Lewandowska-Gwarda (2018) araştırmasında kadın işsizliğini ve belirleyicilerini araştırmak için mekânsal perspektiften coğrafi ağırlıklı regresyonu kapsayan CBS ve mekansal analiz yöntemlerini kullanmıştır. Araştırma sonuçları, 2003-2016 döneminde Polonya’da kadın işsizliğinin azaldığını, ancak yine de erkeklere göre daha yüksek olduğunu göstermiştir. Analizin sonuçları, ekonomik olmayan (sosyal) faktörlerin 2016’da Polonya’daki kadın işsizlik seviyesini büyük ölçüde etkilediğini ve kadın işsizliğinin belirleyicilerinin coğrafi yere göre çeşitlilik gösterdiğini kanıtlamıştır.
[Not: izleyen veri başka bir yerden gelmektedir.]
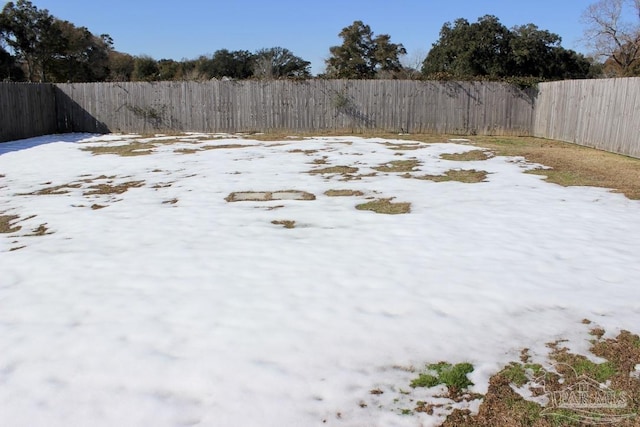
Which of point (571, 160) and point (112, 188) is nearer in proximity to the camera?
point (112, 188)

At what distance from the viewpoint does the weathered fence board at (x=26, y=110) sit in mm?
13742

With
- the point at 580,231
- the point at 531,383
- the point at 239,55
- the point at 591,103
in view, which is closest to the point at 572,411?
the point at 531,383

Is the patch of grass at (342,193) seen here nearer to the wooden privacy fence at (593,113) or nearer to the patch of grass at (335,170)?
the patch of grass at (335,170)

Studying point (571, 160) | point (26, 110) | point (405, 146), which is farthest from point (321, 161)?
point (26, 110)

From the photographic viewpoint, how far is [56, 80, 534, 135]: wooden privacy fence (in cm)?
1525

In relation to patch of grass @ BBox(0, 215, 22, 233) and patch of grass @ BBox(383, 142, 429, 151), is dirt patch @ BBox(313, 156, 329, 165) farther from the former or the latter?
patch of grass @ BBox(0, 215, 22, 233)

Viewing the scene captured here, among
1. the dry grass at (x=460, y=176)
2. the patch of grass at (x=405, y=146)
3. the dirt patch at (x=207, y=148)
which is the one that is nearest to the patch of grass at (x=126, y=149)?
the dirt patch at (x=207, y=148)

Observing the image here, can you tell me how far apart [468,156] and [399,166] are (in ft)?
6.75

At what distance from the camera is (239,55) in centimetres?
4938

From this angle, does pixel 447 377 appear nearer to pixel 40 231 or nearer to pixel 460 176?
pixel 40 231

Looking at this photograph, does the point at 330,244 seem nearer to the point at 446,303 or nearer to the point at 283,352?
the point at 446,303

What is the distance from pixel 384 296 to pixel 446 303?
0.41 m

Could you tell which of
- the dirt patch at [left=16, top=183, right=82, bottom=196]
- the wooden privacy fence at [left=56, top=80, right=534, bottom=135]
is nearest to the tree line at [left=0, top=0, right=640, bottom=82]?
the wooden privacy fence at [left=56, top=80, right=534, bottom=135]

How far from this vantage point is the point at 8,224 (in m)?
5.41
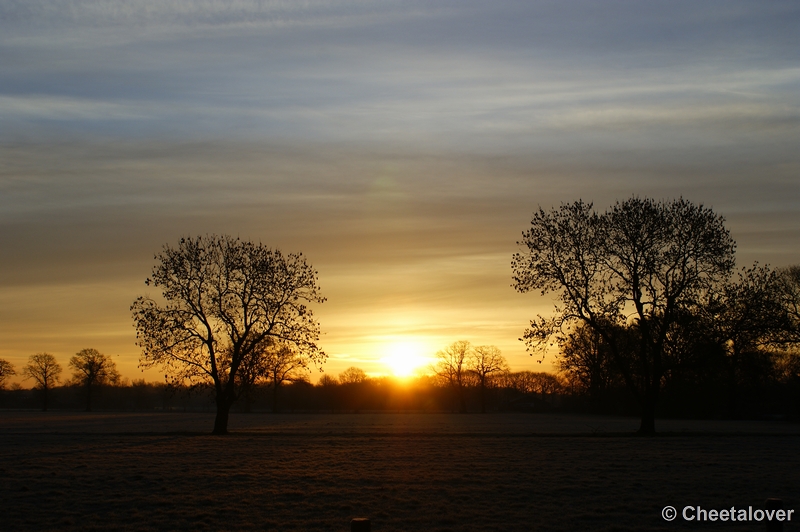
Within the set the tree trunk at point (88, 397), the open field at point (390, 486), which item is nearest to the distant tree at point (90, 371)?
the tree trunk at point (88, 397)

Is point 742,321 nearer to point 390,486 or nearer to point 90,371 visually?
point 390,486

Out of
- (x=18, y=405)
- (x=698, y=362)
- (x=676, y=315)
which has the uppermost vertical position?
(x=676, y=315)

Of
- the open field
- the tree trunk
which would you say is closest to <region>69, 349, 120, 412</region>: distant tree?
the tree trunk

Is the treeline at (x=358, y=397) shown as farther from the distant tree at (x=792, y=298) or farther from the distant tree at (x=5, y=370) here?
the distant tree at (x=792, y=298)

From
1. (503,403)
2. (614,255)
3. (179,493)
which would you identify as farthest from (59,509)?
(503,403)

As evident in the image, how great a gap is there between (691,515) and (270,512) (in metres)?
10.6

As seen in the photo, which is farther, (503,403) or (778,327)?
(503,403)

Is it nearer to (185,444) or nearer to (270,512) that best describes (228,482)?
(270,512)

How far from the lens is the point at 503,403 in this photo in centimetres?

Sever ve İğdeli’nin (2018) çalışmasında, Türkiye’de 2008-2016 yılları arasında genç işsizliğinin belirleyicileri Johansen eşbütünleşme testi ve vektör hata düzeltme modeli ile analiz edilmiştir. Ekonomik krizlerin genç istihdamını azaltacağını ve kişi başına düşen gelirdeki artışın uzun vadede genç işsizlik sorununu azaltacağını belirlemişlerdir. Ancak, yetişkin iş gücü işsizliği, dışa açıklık düzeyi ve doğrudan yabancı yatırım, uzun vadede genç istihdamı olumsuz etkilediği saptanmıştır. Teknoloji yoğun işe alımlarının yoğun işe alımın, uzmanlık ve beceri düzeyleri yeterli olmayan genç bir işçiyi işe alma eğiliminin olmadığı sonucuna varılmıştır.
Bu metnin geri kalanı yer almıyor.